TEXTE DE LA PAGE
Slop IA sur YouTube : le contenu bas de gamme domine les chaînes en forte croissance

Theguardian

Le paysage numérique de YouTube subit une transformation surréaliste, avec une augmentation inquiétante du contenu vidéo généré par l’intelligence artificielle. Des mélodrames félins aux nourrissons à la dérive dans le cosmos, ces productions bizarres colonisent rapidement la plateforme, signalant une nouvelle ère de médias pilotés par l’IA.

Une analyse récente des données de la firme d’analyse Playboard, menée par The Guardian, révèle l’ampleur surprenante de ce phénomène : près d’une chaîne YouTube sur dix parmi les plus rapides à croître dans le monde ne présente désormais que du contenu généré par l’IA. Rien qu’en juillet, sur les 100 chaînes en expansion rapide, neuf se sont avérées être purement pilotées par l’IA. Ces offres vont de récits fantastiques, comme un bébé rampant dans une fusée spatiale avant son lancement, à un Cristiano Ronaldo mort-vivant, et des mélodrames mettant en scène des chats humanisés. Cette explosion de la génération de vidéos par l’IA a été alimentée par la sortie de nouveaux outils puissants tels que Veo 3 de Google et Grok Imagine d’Elon Musk.

Collectivement, ces chaînes comptent des millions d’abonnés. La chaîne présentant le nourrisson échoué dans l’espace, par exemple, compte 1,6 million d’abonnés, tandis que « Super Cat League », une chaîne dépeignant des chats à l’apparence humaine engagés dans des affaires et même démembrant un aigle, a recueilli 3,9 millions d’abonnés. D’autres chaînes figurant sur la liste des plus rapides à croître incluent « Cuentos Facinantes » avec 4,8 millions d’abonnés, « MIRANHAINSANO » avec 4,9 millions, « AmyyRoblox » avec 2,4 millions et « Starway » avec 2,8 millions. Une chaîne, « বজল মিয়া 767k », qui avait attiré 2 millions d’abonnés, a depuis été fermée.

Une grande partie de ce contenu relève du terme générique « slop d’IA », caractérisé par sa basse qualité, sa nature produite en masse et son esthétique souvent surréaliste, étrange ou grotesque. Bien que certaines de ces vidéos présentent des intrigues rudimentaires, suggérant la sophistication évolutive des récits générés par l’IA, leur principale caractéristique reste leur origine artificielle et souvent absurde.

MATÉRIEL FOURNI
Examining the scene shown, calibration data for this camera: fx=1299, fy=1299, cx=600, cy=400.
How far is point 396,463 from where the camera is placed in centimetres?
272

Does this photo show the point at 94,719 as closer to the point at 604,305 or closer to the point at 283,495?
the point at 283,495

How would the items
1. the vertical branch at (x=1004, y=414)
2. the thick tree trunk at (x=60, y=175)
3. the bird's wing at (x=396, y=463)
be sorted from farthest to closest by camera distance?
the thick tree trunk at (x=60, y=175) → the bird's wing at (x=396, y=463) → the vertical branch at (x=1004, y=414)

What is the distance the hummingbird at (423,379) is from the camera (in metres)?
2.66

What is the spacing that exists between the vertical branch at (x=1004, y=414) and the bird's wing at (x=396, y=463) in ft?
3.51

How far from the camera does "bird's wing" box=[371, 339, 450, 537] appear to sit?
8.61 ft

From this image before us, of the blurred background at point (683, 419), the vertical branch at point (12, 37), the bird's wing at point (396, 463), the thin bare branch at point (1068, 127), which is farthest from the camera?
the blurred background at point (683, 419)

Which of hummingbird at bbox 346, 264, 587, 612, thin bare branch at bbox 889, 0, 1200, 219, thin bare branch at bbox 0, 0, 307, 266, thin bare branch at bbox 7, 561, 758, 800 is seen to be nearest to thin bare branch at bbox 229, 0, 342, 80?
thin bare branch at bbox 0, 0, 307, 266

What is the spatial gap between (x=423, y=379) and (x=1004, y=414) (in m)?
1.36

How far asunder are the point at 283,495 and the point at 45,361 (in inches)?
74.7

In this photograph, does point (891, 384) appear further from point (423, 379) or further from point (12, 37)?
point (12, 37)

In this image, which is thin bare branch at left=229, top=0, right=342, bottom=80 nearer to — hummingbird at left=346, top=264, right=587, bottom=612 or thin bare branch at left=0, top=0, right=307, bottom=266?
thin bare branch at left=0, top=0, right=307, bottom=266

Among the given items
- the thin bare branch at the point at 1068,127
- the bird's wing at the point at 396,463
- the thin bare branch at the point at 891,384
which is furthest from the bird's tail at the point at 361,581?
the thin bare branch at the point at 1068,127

CONSIGNE 1
Traduisez en anglais cette phrase de l'article sur les vidéos générées par l'IA sur YouTube : « Cette explosion de la génération de vidéos par l’IA a été alimentée par la sortie de nouveaux outils puissants tels que Veo 3 de Google et Grok Imagine d’Elon Musk. »
CONSIGNE 2
Reprenez l'article sur les vidéos générées par l'IA sur YouTube après sa dernière phrase et poursuivez-en la rédaction.

RÉPONSE RÉDIGÉE 1
This explosion in AI video generation has been fueled by the release of powerful new tools such as Google's Veo 3 and Elon Musk's Grok Imagine.

RÉPONSE RÉDIGÉE 2
YouTube, propriété de la société mère de Google, a tenté d’endiguer ce déluge en bloquant le partage des revenus publicitaires avec les chaînes qui publient du contenu répétitif et « inauthentique » – une politique ciblant directement le matériel généré par l’IA. Un porte-parole de YouTube a affirmé que tout contenu, quelle que soit sa méthode de génération, est soumis à ses directives communautaires. Suite aux demandes de The Guardian concernant plusieurs chaînes, y compris celles figurant sur les listes de croissance les plus rapides pour juin et juillet, YouTube a confirmé avoir supprimé trois chaînes de sa plateforme et bloqué deux autres de recevoir des revenus publicitaires, bien que les chaînes spécifiques n’aient pas été identifiées.

Les experts considèrent cette prolifération de vidéos générées par l’IA comme un signe avant-coureur de la prochaine vague d’« enshittification » d’Internet – un terme inventé par l’auteur britannico-canadien Cory Doctorow en 2022 pour décrire le déclin de la qualité des expériences utilisateur en ligne à mesure que les plateformes privilégient de plus en plus le profit au détriment de l’offre de contenu de haute qualité. Le Dr Akhil Bhardwaj, professeur associé à l’école de gestion de l’Université de Bath, affirme que « le slop d’IA inonde Internet de contenu qui est essentiellement des déchets ». Il soutient que cette « enshittification » est préjudiciable aux communautés en ligne, concurrence les artistes humains pour les revenus et dégrade la qualité globale du contenu sur des plateformes comme YouTube. Le Dr Bhardwaj suggère qu’une étape cruciale pour les entreprises de médias sociaux est d’empêcher la monétisation du slop d’IA, supprimant ainsi l’incitation à sa création.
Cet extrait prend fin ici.